■ EXCERPT PROVIDED:

==================================================

Canada's hate laws don't speak equally for all Canadians
"At any time in the past, the federal government could have passed a [sweeping anti-racism] resolution in the wake of an anti-Sikh, anti- African or anti-Arab hate crime, but in Canada, offences against Jews are deemed more important and newsworthy."
(30 April 2004) -- On April 5, the United Talmud Torah elementary school in Montreal was firebombed. Fortunately, nobody was hurt. Shortly after the event, Jewish leaders met with Prime Minister Paul Martin and demanded action against "anti-Semitism." They got it " -- a multi-million-dollar, multi- year federal anti-racism plan. As expected, the B'nai Brith and the Canadian Jewish Congress expressed their approval.
In the Globe and Mail, Canada's only credible national newspaper, the firebombing earned a banner headline; the story and picture covered the entire front page above the fold, and then some. Martin even solemnly intoned, "This is not our Canada."
The key point here is the implicit equation of "anti-Semitism" with [anti-]racism. Sadly, this is our Canada, and nowhere is this fact made more obvious than in the utterances of Justice Minister Irwin Cotler, Israel's de facto agent in Cabinet. In a speech made six days before the firebombing, he said:
"Hate crime against any identifiable group constitutes an assault on the inherent integrity and worth of the human person. It constitutes an assault on the equal dignity of all persons. It constitutes an assault on the rights of minorities and ... the fragility of our multicultural democracy. In the House of Commons, we recently passed a unanimous resolution condemning anti-Semitism. And I stated on behalf of the Government that we will not be silent: we will bring the requisite moral, political, and juridical leadership to bear to combat hate crimes."
Note the conspicuous moral "sandwich" "hate crime" = "anti-Semitism" = "hate crime." At any time in the past, the federal government could have passed a resolution in the wake of an anti-Sikh, anti-African or anti-Arab hate crime, but in Canada, offences against Jews are deemed more important and newsworthy.
In March, vandals entered the Al-Mahdi Mosque in Pickering Ontario, sprayed "Jesus Rules" on the walls, broke tables and chairs, and set fire to it. Since September 2001, CAIR-CAN has documented hate activity against 15 Islamic institutions and mosques, including attempted arson, destruction and defacement of mosque property, as well as threatening graffiti. Attacks such as the one in Pickering reinforce community fear and anxiety because mosques are not simply places of worship, but also social and community centres [as are synagogues, temples, and churches... Editor].
Is this our Canada? Apparently so, since the government did not deem this attack to be worthy of comment. As Trent University Professor Michael Neumann noted, crimes against Jewish targets get front-page treatment, but attacks against Arabs and Muslims are often given summary treatment and buried on the inside pages, if they are reported at all. It seems that equal respect for the suffering of Muslims and Jews would embarrass the pro-Israel lobbyists.

==================================================

■ DATASET ENTRIES:
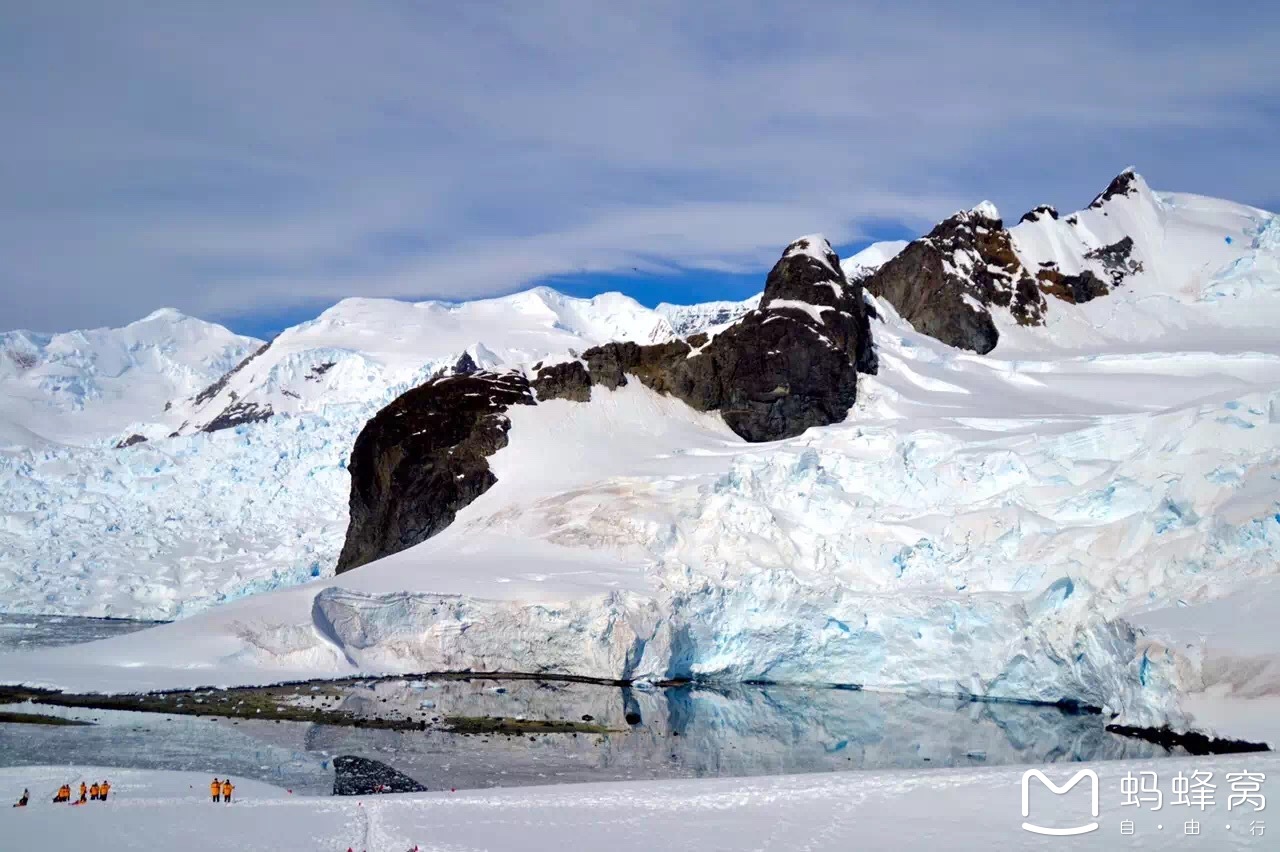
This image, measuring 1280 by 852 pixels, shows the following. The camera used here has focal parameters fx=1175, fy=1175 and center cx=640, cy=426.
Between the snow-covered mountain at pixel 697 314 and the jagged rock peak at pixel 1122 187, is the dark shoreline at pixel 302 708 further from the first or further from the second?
the snow-covered mountain at pixel 697 314

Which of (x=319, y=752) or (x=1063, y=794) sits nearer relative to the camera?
(x=1063, y=794)

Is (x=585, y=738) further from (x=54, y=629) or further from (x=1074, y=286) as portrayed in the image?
(x=1074, y=286)

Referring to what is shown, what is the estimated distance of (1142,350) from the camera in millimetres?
73438

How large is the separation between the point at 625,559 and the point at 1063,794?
3014 cm

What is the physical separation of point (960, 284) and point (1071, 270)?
1158cm

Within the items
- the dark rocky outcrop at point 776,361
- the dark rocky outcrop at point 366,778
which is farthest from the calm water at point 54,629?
the dark rocky outcrop at point 776,361

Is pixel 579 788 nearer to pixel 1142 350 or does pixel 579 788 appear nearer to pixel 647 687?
pixel 647 687

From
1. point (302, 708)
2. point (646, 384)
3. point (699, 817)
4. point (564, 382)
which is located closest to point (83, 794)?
point (699, 817)

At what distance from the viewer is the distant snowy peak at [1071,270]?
80.2m

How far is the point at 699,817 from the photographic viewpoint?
2166cm

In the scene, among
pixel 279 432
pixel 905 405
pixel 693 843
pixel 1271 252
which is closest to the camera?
pixel 693 843

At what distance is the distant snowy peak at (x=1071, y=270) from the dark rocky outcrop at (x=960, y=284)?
7cm

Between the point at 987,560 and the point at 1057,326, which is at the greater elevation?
the point at 1057,326

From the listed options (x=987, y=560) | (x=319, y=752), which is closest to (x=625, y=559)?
(x=987, y=560)
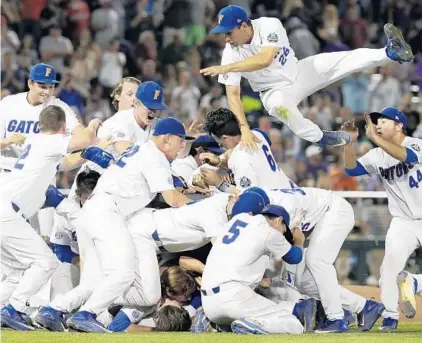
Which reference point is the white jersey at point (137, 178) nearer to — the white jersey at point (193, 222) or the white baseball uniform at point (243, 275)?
the white jersey at point (193, 222)

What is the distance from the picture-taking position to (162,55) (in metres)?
22.2

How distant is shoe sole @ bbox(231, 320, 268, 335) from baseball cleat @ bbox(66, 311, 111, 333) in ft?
4.01

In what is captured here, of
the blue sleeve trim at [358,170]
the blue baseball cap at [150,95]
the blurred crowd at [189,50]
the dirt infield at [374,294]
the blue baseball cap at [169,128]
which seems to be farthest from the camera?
the blurred crowd at [189,50]

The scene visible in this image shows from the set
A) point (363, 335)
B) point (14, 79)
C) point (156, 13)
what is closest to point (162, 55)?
point (156, 13)

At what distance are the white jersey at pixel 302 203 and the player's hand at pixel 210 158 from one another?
2.35 feet

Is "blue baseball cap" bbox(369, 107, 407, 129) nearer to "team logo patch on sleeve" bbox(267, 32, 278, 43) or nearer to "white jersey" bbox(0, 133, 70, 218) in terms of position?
"team logo patch on sleeve" bbox(267, 32, 278, 43)

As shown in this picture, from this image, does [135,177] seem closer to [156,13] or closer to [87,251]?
[87,251]

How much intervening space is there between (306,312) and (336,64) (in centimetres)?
270

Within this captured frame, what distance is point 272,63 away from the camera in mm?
13703

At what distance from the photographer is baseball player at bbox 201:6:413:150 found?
1340 cm

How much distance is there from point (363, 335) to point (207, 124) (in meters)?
2.58

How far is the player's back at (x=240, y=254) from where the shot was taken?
1209cm

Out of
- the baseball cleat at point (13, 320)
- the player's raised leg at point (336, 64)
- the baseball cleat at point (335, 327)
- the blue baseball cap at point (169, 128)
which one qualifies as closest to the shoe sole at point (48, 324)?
the baseball cleat at point (13, 320)

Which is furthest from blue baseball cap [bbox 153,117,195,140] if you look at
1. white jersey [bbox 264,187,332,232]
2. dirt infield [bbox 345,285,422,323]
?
dirt infield [bbox 345,285,422,323]
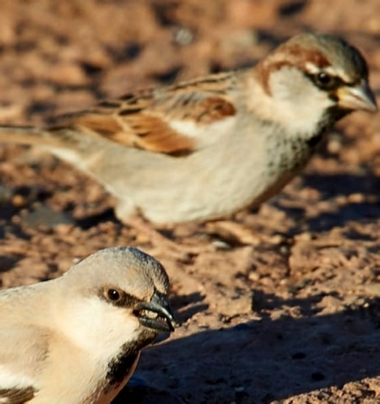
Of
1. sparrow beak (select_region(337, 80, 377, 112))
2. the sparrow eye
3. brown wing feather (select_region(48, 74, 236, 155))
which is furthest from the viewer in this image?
brown wing feather (select_region(48, 74, 236, 155))

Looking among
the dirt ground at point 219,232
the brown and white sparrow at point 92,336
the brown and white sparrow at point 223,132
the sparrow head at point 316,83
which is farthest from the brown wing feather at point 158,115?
the brown and white sparrow at point 92,336

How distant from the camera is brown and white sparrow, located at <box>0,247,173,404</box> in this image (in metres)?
4.88

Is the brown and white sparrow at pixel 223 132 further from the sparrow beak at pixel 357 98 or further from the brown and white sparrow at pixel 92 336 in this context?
the brown and white sparrow at pixel 92 336

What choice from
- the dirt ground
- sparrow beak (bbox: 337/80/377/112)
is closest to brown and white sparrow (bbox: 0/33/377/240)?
sparrow beak (bbox: 337/80/377/112)

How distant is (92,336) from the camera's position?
4.90m

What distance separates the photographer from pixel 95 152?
8086mm

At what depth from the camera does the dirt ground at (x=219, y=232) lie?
588cm

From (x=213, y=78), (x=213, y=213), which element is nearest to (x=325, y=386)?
(x=213, y=213)

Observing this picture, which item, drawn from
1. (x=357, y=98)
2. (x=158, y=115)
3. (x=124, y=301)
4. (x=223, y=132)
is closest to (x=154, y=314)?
(x=124, y=301)

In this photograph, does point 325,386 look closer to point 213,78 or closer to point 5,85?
point 213,78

==================================================

■ GIVEN EXERCISE 1: Print everything from "Note the conspicuous" down to "and churches... Editor]." in the piece on Canada's hate laws.
■ GIVEN EXERCISE 2: In the piece on Canada's hate laws, what happened to the United Talmud Torah elementary school in Montreal on April 5?
■ GIVEN EXERCISE 3: Carry the piece on Canada's hate laws forward from its final sentence.

■ WRITTEN REPLY 1:
Note the conspicuous moral "sandwich" "hate crime" = "anti-Semitism" = "hate crime." At any time in the past, the federal government could have passed a resolution in the wake of an anti-Sikh, anti-African or anti-Arab hate crime, but in Canada, offences against Jews are deemed more important and newsworthy.
In March, vandals entered the Al-Mahdi Mosque in Pickering Ontario, sprayed "Jesus Rules" on the walls, broke tables and chairs, and set fire to it. Since September 2001, CAIR-CAN has documented hate activity against 15 Islamic institutions and mosques, including attempted arson, destruction and defacement of mosque property, as well as threatening graffiti. Attacks such as the one in Pickering reinforce community fear and anxiety because mosques are not simply places of worship, but also social and community centres [as are synagogues, temples, and churches... Editor].

■ WRITTEN REPLY 2: It was firebombed.

■ WRITTEN REPLY 3:
Disseminating hate propaganda and advocating genocide entered the Criminal Code in the mid-1960s following the recommendations of the Cohen Commission. At the time, groups like the Natural Order Party and the Canadian Nazi Party were growing, so the measures seemed reasonable. And several defences for legitimate expression were also included, in order to prevent malicious prosecution.
However, these guarantees are coming under attack. In mid-March, B'nai Brith Canada came out with an audit of "anti-Semitic" incidents and recommended that the government no longer allow truth to be a defence against the charge of promoting hate.
So, anyone who says, for example, that Israel is illegitimate and practises genocide toward Palestinians can be charged, even though both these statements are demonstrably true. The same goes for anyone who decries the pervasive Zionist influence on government policy or the media. When an interest group exploits the law instrumentally to define what is right, we no longer live in a free society, and this brings me back to the firebombing.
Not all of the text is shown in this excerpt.